Tess of the D'Urbervilles Phase I: "The Maiden," Chapter Three Summary

  • Tess takes some time to dismiss the strange young man from her mind. Other men want to dance with her, but she's not in the mood anymore.
  • After the stranger is out of sight, she's able to shake off her melancholy and dance again.
  • She dances for a while, but she remembers her father's strange behavior, and gets worried, so she hurries home.
  • She finds her mother at home with her younger siblings.
  • Joan Durbeyfield, Tess's mother, is singing and rocking the baby's cradle with one foot, while balancing on the other foot and washing clothes in a tub (multitasking is not a recent phenomenon).
  • Mrs. Durbeyfield, the narrator tells us, has a knack for putting off her household work until the last minute, which makes it seem much harder and more of a pain than it needs to be. Sound like a familiar habit, anyone?
  • Tess feels bad that she was out having fun all afternoon while her mother was at home doing the wash (even though the wash should have been done several days earlier), so she offers to rock the baby or to help with the wash, after changing out of her best gown.
  • Tess's mother is described as aging (she has, after all, given birth to nine children, seven of whom have survived infancy), but still fresh and pretty.
  • Tess's mother explains to Tess about the discovery of their aristocratic family, and that he had taken the carriage home because of that, and not because he'd been drinking.
  • Tess asks if the news will do them any good, and her mother says that great things might come of it.
  • Tess then asks where her father is. Her mother avoids the question, telling Tess what the doctor had said about Jack Durbeyfield's heart. Apparently his heart is weakened and could go at any time.
  • Tess is alarmed by the news, but asks again where her father is.
  • Her mother admits that Jack Durbeyfield is at Rolliver's—a nearby pub—to "get up his strength for his journey to-morrow with that load of beehives," even though he'll have to be leaving before 1 a.m. to get the hives delivered on time (3.27).
  • Tess is dismayed that her father would be so irresponsible, and that her mother must have agreed to his going.
  • Her mother says that she didn't agree, but had to wait for Tess to come back to take care of the younger children while she went to fetch him back.
  • Tess offers to go, but Mrs. Durbeyfield insists on going herself.
  • The narrator informs us that Mrs. Durbeyfield enjoys "fetching her husband from Rolliver's," and that it's one of the few bits of fun she has still in her married life. At Rolliver's, she can pretend that she isn't responsible for seven children back home, and she can be as irresponsible as her husband.

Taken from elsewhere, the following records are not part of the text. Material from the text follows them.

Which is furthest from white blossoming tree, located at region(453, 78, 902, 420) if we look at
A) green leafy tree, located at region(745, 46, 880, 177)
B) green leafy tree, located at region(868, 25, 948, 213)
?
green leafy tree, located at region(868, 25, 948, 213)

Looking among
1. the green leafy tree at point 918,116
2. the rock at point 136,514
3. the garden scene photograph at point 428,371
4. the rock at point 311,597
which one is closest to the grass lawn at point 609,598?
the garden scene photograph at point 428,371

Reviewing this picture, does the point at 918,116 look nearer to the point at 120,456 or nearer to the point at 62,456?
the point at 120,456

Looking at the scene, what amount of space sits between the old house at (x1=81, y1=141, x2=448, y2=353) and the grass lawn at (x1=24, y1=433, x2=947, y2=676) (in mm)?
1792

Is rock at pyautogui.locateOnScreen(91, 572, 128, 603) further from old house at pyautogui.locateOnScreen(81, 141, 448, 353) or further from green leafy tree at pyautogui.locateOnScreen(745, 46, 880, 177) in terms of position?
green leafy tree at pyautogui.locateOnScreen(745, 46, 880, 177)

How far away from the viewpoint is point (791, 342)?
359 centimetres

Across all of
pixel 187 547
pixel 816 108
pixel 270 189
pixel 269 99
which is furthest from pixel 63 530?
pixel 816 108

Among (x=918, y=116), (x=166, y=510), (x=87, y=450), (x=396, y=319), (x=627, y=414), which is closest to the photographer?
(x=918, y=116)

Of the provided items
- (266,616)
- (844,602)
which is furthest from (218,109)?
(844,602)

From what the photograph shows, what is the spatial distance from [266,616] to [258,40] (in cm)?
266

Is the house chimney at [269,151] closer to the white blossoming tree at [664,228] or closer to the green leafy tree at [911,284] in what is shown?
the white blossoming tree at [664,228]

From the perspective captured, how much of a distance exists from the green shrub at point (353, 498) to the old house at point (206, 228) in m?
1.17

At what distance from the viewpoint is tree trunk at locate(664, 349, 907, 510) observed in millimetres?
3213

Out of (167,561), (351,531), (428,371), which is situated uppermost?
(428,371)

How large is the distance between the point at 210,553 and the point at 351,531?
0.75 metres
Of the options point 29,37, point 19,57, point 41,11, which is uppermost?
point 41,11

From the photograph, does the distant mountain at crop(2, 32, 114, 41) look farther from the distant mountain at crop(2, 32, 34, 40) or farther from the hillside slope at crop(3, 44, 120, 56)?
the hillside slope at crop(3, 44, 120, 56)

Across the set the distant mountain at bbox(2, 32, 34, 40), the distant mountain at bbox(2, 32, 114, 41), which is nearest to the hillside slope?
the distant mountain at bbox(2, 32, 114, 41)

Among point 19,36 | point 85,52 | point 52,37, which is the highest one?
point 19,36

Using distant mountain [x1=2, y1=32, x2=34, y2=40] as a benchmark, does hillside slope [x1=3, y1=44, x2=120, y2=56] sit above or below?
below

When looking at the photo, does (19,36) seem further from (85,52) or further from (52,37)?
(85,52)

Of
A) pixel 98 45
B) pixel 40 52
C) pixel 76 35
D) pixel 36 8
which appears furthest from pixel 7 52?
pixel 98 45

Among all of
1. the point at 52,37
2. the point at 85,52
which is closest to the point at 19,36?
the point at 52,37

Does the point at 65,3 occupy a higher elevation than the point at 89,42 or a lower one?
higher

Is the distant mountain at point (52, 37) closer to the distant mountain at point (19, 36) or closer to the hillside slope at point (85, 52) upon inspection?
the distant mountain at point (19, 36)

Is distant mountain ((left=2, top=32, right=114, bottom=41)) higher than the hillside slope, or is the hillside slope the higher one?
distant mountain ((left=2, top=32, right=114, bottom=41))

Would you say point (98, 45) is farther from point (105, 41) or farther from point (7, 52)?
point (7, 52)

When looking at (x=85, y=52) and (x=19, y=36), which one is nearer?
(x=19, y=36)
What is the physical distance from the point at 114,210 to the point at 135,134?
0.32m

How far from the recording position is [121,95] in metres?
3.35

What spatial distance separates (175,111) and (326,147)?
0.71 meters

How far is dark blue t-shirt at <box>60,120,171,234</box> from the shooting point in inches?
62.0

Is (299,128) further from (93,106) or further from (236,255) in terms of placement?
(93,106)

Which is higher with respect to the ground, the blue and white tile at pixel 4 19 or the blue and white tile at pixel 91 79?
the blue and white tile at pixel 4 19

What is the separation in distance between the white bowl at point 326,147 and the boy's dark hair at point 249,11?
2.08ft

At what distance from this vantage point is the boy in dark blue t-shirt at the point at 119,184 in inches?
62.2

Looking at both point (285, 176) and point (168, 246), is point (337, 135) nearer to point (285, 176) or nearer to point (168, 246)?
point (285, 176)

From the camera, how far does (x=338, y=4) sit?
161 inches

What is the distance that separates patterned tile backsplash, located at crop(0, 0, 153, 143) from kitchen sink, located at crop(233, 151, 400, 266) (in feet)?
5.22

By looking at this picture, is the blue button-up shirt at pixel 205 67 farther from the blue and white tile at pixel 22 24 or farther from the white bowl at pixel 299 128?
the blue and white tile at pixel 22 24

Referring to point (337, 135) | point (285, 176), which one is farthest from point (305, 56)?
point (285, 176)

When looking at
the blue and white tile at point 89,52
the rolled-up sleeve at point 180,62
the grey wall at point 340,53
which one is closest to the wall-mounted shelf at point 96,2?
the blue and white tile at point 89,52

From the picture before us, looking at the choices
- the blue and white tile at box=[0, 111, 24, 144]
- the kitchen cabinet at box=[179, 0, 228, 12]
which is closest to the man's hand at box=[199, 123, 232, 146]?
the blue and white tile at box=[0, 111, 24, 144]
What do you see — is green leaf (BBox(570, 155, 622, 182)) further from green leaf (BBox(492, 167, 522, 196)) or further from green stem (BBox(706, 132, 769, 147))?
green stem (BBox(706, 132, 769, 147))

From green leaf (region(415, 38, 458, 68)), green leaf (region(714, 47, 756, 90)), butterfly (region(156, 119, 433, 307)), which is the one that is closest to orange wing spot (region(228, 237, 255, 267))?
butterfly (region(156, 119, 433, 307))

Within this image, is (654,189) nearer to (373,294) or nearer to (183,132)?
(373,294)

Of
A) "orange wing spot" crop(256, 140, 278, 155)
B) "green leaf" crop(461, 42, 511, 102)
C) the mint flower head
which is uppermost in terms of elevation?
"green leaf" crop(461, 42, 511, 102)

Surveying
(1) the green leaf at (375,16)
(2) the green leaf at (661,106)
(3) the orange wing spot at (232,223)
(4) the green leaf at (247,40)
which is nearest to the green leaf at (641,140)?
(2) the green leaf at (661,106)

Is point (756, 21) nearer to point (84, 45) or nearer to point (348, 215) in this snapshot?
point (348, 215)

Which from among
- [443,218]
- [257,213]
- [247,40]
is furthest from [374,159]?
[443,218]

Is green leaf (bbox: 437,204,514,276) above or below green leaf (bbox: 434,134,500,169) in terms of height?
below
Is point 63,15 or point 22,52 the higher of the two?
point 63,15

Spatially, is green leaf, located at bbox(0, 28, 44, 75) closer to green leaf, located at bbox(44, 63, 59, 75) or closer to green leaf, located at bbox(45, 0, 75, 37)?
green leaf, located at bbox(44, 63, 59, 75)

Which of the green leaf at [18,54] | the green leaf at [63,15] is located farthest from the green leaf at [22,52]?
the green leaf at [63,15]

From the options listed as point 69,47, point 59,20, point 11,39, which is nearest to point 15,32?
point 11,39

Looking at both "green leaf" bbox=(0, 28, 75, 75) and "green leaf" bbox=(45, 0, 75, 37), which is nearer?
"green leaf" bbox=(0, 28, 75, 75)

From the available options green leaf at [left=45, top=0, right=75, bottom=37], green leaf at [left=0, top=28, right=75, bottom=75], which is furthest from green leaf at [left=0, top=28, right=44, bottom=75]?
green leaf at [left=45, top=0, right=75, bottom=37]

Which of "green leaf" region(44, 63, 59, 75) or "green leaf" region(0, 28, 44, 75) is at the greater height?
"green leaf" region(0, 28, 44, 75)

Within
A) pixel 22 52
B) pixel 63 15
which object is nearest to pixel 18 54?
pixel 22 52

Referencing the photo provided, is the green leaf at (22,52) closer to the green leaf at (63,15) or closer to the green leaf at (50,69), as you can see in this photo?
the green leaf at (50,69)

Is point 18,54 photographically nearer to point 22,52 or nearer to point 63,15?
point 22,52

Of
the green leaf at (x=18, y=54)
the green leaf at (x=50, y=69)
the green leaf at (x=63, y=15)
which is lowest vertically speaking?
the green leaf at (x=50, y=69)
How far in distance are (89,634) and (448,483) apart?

  • On her way out the door, she asks Tess to take the Complete Fortune-Teller to the outhouse. (The Complete Fortune-Teller is just what it sounds like: a fortune-telling book that Mrs. Durbeyfield consults from time to time. She has a superstitious fear of having it stay in the house overnight, which is why she asks Tess to take it to the outhouse.)
  • Tess wonders what her mother was consulting in the Complete Fortune-Teller, and guesses that it has something to do with the news about their family. She doesn't guess that it was how the news about their family would affect her in particular.
  • Tess finishes doing the laundry, with help from her nine-year-old brother, Abraham, and her twelve-year-old sister, Eliza-Louisa (called "'Liza-Lu"), and put the youngest ones to bed.
  • 'Liza-Lu is the next oldest sibling, but there's a four year difference between her and Tess (two siblings had died in infancy between them). So the age difference makes Tess a kind of foster mother to her younger siblings when their mother is away.
  • After 'Liza-Lu and Abraham there are two more girls, then a three-year-old boy, and then the one-year-old baby, making for a total of seven living children, besides the two that had died. That's a lot of children.
  • Time goes by, and neither of her parents returns. Tess knows that her mother just wanted to join Jack Durbeyfield at the pub for a bit of fun, and that she never intended to fetch him right back.
  • So Tess sends Abraham out to bring both parents home.
  • But half an hour passed, and Abraham doesn't return, either.
  • Tess realizes she must go herself.
  • She locks up the house, and hurries down the "dark and crooked lane" towards Rolliver's.